───── PAGE EXCERPT

Agriculture industry loosely regulated
21.sep.06
San Jose Mercury News (California)
Mary Anne Ostrom, Lisa Krieger and Ken McLaughlin
The expanding E. coli spinach outbreak, which now has sickened 146 victims in 23 states, is prompting calls for an overhaul of how food inspection is done in the United States, with a focus on getting rid of a patchwork approach that leads to loopholes and leaves the industry mostly policing itself.
The demands from top consumer groups and others came as the federal Food and Drug Administration announced Wednesday that a bag of spinach found in the refrigerator of a sickened New Mexico resident definitively links the outbreak to Natural Selection Foods. The San Juan Bautista company has already recalled nearly three dozen brands of spinach that it processes.
Through codes on the bag, the FDA has traced the spinach back to a growing region encompassing Monterey, San Benito and Santa Clara counties.
Still, officials recommend that consumers avoid eating any fresh spinach products.
The unfolding mystery has shed a spotlight on some weak links in the nation's food safety program, some consumer groups and agriculture experts said Wednesday.
``It's a very serious problem,'' said Jean Halloran, director of the food policy initiative for Consumers Union, the publisher of Consumer Reports. ``Things fall through the cracks, and they can't make a coordinated attack on a problem or share information or allocate resources properly.''
In Salinas Valley, the source of eight earlier separate outbreaks of E. coli since 1995, spinach and lettuce growers rarely see state or federal inspectors. A Lettuce Safety Initiative, launched by the FDA and California in the past few months, has now been expanded to include spinach.

──────────
───── DATA SECTION

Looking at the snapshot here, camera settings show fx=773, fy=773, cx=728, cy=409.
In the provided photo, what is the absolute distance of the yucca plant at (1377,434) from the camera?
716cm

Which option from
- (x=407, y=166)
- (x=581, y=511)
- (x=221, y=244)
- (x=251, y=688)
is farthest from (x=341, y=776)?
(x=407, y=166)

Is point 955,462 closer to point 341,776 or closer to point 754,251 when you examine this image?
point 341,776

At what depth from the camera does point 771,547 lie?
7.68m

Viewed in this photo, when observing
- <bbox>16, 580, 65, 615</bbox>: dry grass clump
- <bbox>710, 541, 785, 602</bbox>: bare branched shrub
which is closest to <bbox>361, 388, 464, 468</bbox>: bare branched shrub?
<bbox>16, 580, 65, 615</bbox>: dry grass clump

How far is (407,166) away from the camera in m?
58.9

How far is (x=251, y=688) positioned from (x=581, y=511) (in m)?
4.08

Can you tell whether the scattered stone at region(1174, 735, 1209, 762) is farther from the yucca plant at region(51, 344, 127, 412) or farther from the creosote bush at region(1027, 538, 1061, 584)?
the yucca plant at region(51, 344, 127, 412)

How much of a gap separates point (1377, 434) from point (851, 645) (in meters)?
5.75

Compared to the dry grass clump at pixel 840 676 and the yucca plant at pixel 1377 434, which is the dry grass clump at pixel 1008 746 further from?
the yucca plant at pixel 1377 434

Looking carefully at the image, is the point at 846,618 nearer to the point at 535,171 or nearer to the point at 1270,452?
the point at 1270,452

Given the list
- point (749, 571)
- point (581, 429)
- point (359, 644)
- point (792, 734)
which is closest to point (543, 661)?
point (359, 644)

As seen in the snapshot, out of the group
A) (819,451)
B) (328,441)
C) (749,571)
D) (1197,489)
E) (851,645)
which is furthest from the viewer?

──────────

» PROBLEM SET
(a) In the spinach article, starting with "Mary Anne Ostrom, Lisa" and going on through "that it processes.", substitute "epidemic" for "outbreak" and give that stretch again.
(b) Resume the article on the E. coli spinach outbreak, carrying it on from its final sentence.

» PER-TASK OUTPUTS
(a)
Mary Anne Ostrom, Lisa Krieger and Ken McLaughlin
The expanding E. coli spinach epidemic, which now has sickened 146 victims in 23 states, is prompting calls for an overhaul of how food inspection is done in the United States, with a focus on getting rid of a patchwork approach that leads to loopholes and leaves the industry mostly policing itself.
The demands from top consumer groups and others came as the federal Food and Drug Administration announced Wednesday that a bag of spinach found in the refrigerator of a sickened New Mexico resident definitively links the epidemic to Natural Selection Foods. The San Juan Bautista company has already recalled nearly three dozen brands of spinach that it processes.

(b)
But typically government inspectors show up only when there is a problem. The industry lives by voluntary rules set forth by government and university experts, known as ``good agricultural practices.'' But those recommendations, ranging from watering and fertilizing practices to field-hand sanitation and pest control, are only voluntary.
While farmers contend they adopt those suggestions and find new technologies on their own to keep their crops safe, government regulators are not keeping a close eye.
The FDA and state inspectors check only infrequently, if at all, to monitor the complex chain of events from the planter to processor to the produce section.
``It's always easy after the fact to say more should have been done.
Clearly, more should have been done,'' said David Acheson of the FDA's Center for Food Safety and Applied Nutrition. ``We're going to learn from this.''
State and federal officials are expected to call for new rules.
But now growers, processors, government regulators and consumer groups paint a picture of a loosely regulated industry.
Consider that 97 percent of irrigation water used in the Salinas Valley comes from private wells. But there is no mandatory inspection of those wells. Irrigation water is only one of several water sources investigators are looking at in trying to explain the latest outbreak.
Cal-OSHA is responsible for checking field sanitation, focusing on rules, that for example, require one port-a-potty for every 20 workers. But with thousands of farms in the state, it on average conducts between 800 and 1,200 annual inspections.
The state Department of Health Services is charged with inspecting processing facilities annually, but the California Department of Food and Agriculture generally does not inspect farms unless there is a problem, state officials say. The FDA, says Halloran, makes site visits about every five years.
``Clearly we've got a job to do and we're working to our upmost ability. We talk a lot and share information'' between agencies, said Acheson, who called the nation's food supply ``one of the safest in the world.''
Farmers and agriculture experts say most Salinas-area farmers and processors do participate in self-policing programs in which third-party, independent auditors routinely check their practices and issue a rating.
Processors, too, rely on the ratings, usually based on the voluntary good agricultural practices, to evaluate growers from which they will accept produce. And the shippers use the ratings because typically their name goes on the product -- and they have the most to lose.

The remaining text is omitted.